半个多世纪过去了,这里的风景依然故我,仍保持着劳伦斯初来时的苍劲古朴。只是当初那个古朴的小佩斯城不再,变得太现代了,几乎难辨当年容颜。那个质朴的过去只能从历史照片上细细寻觅了。

在劳伦斯故居前读了那一段文字,从那一刻起我就打算将《袋鼠》翻译成中文,因为我既了解劳伦斯,也见识了西澳的风景,又了解了澳洲人的语言特征。这个决心下了很多年,终于在十多年后重访西澳后才完成了《袋鼠》的译文,了却了心头的一个念想,也因此更深刻地认识了劳伦斯文学的要义,否则我还会认为《袋鼠》是劳伦斯无足轻重的作品呢。这主要应该感谢格林先生的启迪,感谢澳洲朋友的帮助,感谢西澳这莽苍苍的山峦和绿玉般的河湖。我与澳洲从此结缘。

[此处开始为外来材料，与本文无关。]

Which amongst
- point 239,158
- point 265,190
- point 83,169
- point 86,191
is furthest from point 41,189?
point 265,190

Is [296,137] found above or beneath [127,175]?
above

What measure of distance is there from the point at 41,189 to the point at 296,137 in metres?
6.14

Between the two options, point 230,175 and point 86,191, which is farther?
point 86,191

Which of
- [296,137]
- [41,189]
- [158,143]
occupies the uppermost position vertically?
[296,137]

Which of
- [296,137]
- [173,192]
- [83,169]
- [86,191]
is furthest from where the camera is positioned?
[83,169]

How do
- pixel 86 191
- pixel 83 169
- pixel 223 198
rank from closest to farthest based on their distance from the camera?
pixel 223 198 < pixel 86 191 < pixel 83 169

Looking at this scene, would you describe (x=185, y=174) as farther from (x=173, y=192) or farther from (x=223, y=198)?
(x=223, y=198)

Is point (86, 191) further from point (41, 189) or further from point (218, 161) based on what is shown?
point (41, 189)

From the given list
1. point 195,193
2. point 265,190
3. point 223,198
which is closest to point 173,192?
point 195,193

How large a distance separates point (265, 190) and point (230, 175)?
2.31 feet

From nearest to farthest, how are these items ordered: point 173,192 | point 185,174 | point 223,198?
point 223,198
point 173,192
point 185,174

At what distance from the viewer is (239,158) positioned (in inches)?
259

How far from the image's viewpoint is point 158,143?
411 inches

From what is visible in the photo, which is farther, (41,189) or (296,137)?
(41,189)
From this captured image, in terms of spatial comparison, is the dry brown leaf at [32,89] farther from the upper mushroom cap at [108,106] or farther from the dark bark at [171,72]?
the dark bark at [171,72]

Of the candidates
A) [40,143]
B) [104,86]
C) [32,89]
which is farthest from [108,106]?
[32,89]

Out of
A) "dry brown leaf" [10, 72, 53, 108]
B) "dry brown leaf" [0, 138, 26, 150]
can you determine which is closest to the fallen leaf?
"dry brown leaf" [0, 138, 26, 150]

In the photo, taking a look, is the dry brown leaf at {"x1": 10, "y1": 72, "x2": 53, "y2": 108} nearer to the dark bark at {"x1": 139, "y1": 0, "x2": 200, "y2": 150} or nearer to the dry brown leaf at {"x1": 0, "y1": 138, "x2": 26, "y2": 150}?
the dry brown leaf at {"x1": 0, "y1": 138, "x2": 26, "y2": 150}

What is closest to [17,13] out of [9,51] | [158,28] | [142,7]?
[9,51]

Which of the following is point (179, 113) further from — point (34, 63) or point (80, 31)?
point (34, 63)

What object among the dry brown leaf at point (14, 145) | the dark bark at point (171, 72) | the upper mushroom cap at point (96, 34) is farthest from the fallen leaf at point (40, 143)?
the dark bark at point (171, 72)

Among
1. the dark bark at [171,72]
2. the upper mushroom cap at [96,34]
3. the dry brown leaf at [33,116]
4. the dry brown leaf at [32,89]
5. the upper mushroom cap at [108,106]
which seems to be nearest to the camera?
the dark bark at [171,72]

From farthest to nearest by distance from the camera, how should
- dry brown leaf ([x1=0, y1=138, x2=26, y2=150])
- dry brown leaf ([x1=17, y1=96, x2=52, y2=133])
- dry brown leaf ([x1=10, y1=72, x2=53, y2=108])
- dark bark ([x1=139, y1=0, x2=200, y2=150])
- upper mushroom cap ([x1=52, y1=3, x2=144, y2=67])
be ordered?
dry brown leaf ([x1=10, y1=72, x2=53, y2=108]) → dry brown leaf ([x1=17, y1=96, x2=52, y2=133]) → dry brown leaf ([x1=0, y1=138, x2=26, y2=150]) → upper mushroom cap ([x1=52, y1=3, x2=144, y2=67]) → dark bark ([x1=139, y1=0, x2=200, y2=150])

西澳高等师范学院现在已经升级为伊迪丝·科恩大学了,或许正是因为它升级为大学了,才能邀请一个中国学者来做访问学者。此时的我与十多年前比自然也有了很大进步,已经出版了两部小说,出版了很多劳伦斯作品译文,还带来了我的小说改编的电影《混在北京》,我可以在文学创作和劳伦斯研究两个领域里开设公开讲座。当然,还因为我来自电视媒体,还应邀开设有关中国电视方面的讲座。劳伦斯肯定无法想象,在他离开这里七十多年后,会有一个翻译他作品的中国人以劳伦斯学者的名义来到此地,却开了些中国文学和中国电视的讲座,因为这里的人更希望多了解的是中国文学和电视,因为这个学院的名字是“语言、文学与传媒学院”,传统的英语系和英语学院正在经历巨大的变化,重点大多开始向实用的传媒研究转移,因为他们要考虑学生的就业问题。因此我知道我能被邀请来,我的学术资质自然是劳伦斯学者,但如果我不同时也是作家和电视台的所谓资深编导,他们就没有邀请我的冲动。我想起文化研究的开拓者霍加特先生多年前一直在叩问“英语系存在的价值”问题,似乎那个年代英语系担负着文化启迪和引领一个国家审美价值取向的重大使命。而现在的英语系或学院正渐渐失去这个崇高地位,甚至多数将被传媒学取代,古典的英语学院使命仅仅由少数几所大学的英语院系来承担了。估计这同样的问题在我们国家就是中文系和文学院的走向和使命问题吧。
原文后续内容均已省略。